In case of overdose, medical consultation is advised, though emergency measures are rarely needed. No specific antidote exists, so treatment focuses on supportive care, such as hydration for diarrhea or rest for fatigue. Monitoring is recommended until symptoms resolve, typically within 24 hours, given the drug’s short half-life.
Prevacid alters gastric pH, reducing absorption of pH-dependent drugs like itraconazole or iron salts, potentially decreasing efficacy, requiring spacing by 1–2 hours. It inhibits CYP2C19, increasing levels of diazepam, phenytoin, or warfarin, necessitating monitoring or adjustments. Co-use with tacrolimus may elevate levels, while methotrexate toxicity risk rises at high doses.
Drugs like rifampin, a CYP3A4 inducer, may lower lansoprazole levels, though this is rarely significant. Patients should report all medications to their healthcare provider to manage these interactions, especially in chronic therapy.
Moderate alcohol use does not directly impair efficacy but may worsen GERD symptoms, suggesting limited intake during therapy. Food reduces bioavailability by up to 50%, making pre-meal dosing critical for optimal effect, though suspension tolerates mixing with certain liquids.
Prevacid is Category B in pregnancy, with no clear fetal harm in limited data, used cautiously if benefits outweigh risks, typically for severe GERD. It passes into breast milk minimally, so short-term use is generally safe with monitoring for infant effects, guided by medical advice.
Women of childbearing age should confirm non-pregnant status before starting and use contraception during therapy to avoid unintended fetal exposure.
The medication may cause dizziness or fatigue in some patients, suggesting caution with driving or machinery until tolerance is clear.
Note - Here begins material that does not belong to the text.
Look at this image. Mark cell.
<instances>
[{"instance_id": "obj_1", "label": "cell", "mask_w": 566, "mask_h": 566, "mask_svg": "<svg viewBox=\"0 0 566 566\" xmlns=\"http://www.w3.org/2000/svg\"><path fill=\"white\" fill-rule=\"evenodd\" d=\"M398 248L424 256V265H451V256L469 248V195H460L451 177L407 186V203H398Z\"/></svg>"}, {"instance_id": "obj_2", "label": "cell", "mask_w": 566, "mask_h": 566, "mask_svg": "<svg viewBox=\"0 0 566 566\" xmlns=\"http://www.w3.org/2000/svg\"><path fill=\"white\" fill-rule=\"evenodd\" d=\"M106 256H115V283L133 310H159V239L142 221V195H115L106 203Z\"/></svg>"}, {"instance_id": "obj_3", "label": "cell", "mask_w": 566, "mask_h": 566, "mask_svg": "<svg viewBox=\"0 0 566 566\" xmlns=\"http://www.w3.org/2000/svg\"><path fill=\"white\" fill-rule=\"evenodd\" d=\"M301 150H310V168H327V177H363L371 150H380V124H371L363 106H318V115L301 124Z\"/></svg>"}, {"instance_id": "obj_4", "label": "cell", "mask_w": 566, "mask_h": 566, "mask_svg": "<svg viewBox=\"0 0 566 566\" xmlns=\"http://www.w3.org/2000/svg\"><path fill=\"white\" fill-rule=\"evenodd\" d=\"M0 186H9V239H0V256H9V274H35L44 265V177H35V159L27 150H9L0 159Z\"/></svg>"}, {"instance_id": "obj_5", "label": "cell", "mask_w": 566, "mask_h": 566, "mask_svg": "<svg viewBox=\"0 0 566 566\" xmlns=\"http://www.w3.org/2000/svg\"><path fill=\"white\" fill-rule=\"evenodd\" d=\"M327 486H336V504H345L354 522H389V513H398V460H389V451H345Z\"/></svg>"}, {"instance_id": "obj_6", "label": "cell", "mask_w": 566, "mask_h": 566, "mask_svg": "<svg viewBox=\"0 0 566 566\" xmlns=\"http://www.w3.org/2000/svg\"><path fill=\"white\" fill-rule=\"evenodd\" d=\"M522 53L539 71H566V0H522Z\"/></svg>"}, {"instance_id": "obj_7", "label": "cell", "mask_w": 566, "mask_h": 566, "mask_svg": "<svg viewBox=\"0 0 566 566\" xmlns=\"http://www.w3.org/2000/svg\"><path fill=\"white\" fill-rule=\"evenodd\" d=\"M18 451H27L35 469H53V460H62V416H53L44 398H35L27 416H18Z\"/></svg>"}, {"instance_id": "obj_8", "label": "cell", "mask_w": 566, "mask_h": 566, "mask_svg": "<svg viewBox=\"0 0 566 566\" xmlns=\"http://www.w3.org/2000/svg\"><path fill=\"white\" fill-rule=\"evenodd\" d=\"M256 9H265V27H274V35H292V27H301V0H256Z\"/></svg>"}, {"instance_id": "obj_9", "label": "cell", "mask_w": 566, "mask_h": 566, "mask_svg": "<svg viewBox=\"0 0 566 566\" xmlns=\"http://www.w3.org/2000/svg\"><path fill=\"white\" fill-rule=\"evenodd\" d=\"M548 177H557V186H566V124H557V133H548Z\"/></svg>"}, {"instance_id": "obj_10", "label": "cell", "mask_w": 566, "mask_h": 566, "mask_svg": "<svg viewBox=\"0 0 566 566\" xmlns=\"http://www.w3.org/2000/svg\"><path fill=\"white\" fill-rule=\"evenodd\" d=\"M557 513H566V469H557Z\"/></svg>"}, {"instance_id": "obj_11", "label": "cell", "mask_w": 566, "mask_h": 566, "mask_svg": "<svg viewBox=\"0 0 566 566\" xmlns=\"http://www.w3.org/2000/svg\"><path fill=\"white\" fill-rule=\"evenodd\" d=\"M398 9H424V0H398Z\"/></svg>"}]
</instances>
Most individuals resume normal activities once adjusted, but initial use warrants observation for these effects, typically resolving within hours.
Elderly patients tolerate Prevacid well, with no significant efficacy differences, though monitoring for long-term effects like osteoporosis is key. Children over 1 year can use age- and weight-adjusted dosing safely, while those under 1 lack established safety data, limiting use to older pediatric groups.